MSU-led team receives $10 million to pursue innovative research in energy

Friday Jul. 11th, 2014

Montana State University is the lead institution on a new $10 million, four-year project to form a research center focused on innovative energy research.
 
The Biological Electron Transfer and Catalysis (BETCy) Energy Frontiers Research Center (EFRC) will be based at MSU.  Participants from seven institutions will form an integrated team to conduct basic research, looking for scientific breakthroughs to help build a new energy economy in the United States. The project is funded by the Department of Energy’s Office of Basic Energy Sciences.
 
“It’s a great opportunity for Montana to have one of these federal centers,” said John Peters, who is the lead principal investigator on the proposal and will direct the center based in Bozeman. Peters is a professor in MSU’s Department of Chemistry and Biochemistry.
 

The BETCy EFRC was one of only 10 new centers funded in the latest round of grants, which totaled $100 million and drew more than 200 proposals. Another 22 recipients received renewed grants based both on their achievements since the first round five years ago and the quality of their proposals for future research.

Centers selected in the second round are charged with laying the scientific groundwork for fundamental advances in solar energy, electrical energy storage, carbon capture and sequestration, materials and chemistry by design, biosciences, and extreme environments, said U.S. Energy Secretary Ernest Moniz when he announced the latest recipients on June 18.

“Today, we are mobilizing some of our most talented scientists to join forces and pursue the discoveries and breakthroughs that will lay the foundation for our nation’s energy future,” Moniz said. “The funding we’re announcing today will help fuel scientific and technological innovation.”

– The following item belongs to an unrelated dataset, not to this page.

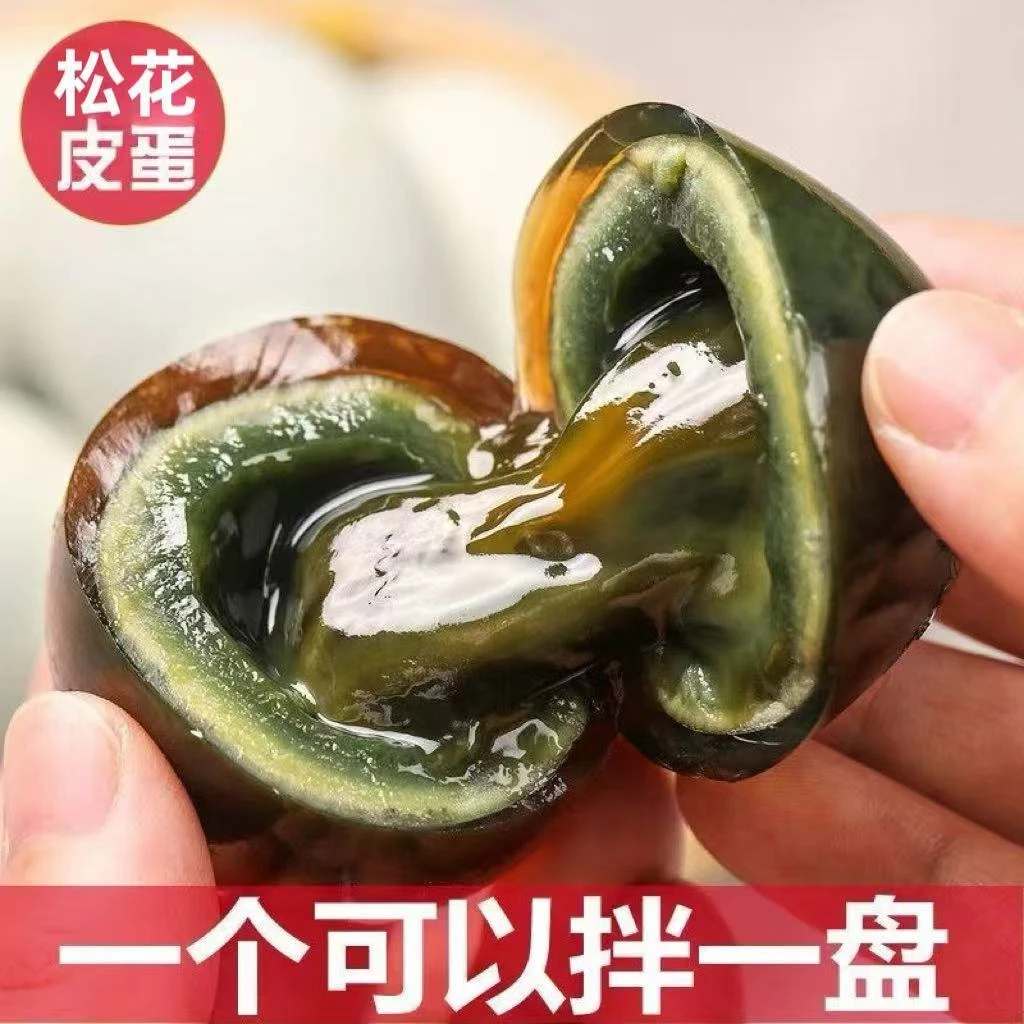 【广西松花蛋】无铅工艺松花皮蛋变蛋溏心砂心皮蛋批发整箱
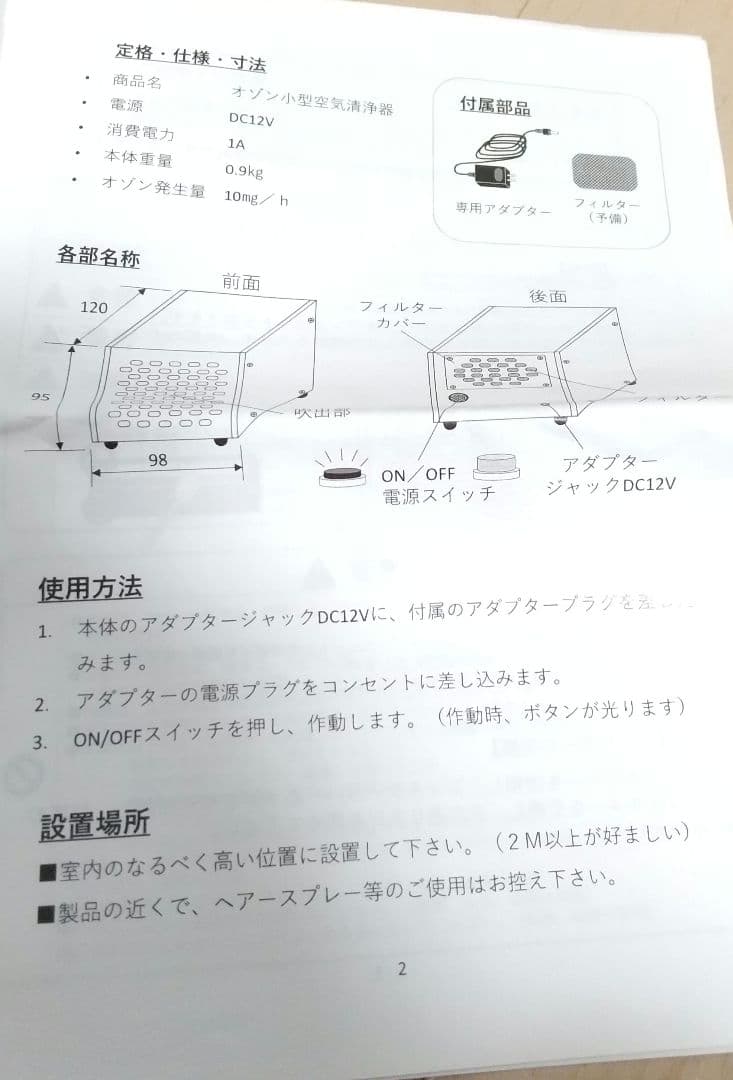 美品➰ピジョンビューティーカンパニーcleanO3 オゾン発生装置 業務用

Peters said a main focus of the BETCy EFRC research is to figure out how electron flow is controlled as it pertains to the production of biofuels. Biofuels are produced in microbes as part of their metabolism. Knowing how electrons are trafficked around cells during metabolism could provide the basis for directing more of a microbe’s cell energy toward the production of biofuels.
“This is something that’s really unique and innovative in the area of basic energy science. It could lead to some big advances in bioenergy,” Peters said.
 
In addition to Peters, the BETCy EFRC involves three other MSU professors: Brian Bothner, also in the Department of Chemistry and Biochemistry; Eric Boyd in the Department of Microbiology and Immunology, and Ross Carlson in the Department of Chemical and Biological Engineering, as well as researchers at Arizona State University, the University of Georgia, the University of Kentucky, Utah State University, the University of Washington, and the Colorado-based National Renewable Energy Lab. 
 

These particular institutions decided to work together because the researchers involved are leaders in the field and have a combination of complementary expertise necessary to accomplish the ambitious goals of the center’s research, Peters said.

 
Utah State University professor Lance Seefeldt said the BETCy EFRC includes some of the nation’s most respected researchers in basic energy science.
 
“That includes small molecules research aimed at tapping energy from such renewable sources as hydrogen, carbon dioxide, waste products and nitrogen,” he said.
 
He added that the BETCy EFRC opens the door to once-in-a-lifetime research opportunities for students. He noted that the purpose of the Energy Frontier Research Center program is to seed large projects aimed at pulling researchers together to solve fundamental energy problems.
 
“This is the pinnacle of U.S. energy research, and we get to be part of it,” Seefeldt commented.
 
Forty-five grants were awarded in the first round when the Energy Frontier Research Center program was established. The centers created by those grants produced 5,400 peer-reviewed scientific publications and hundreds of patent applications.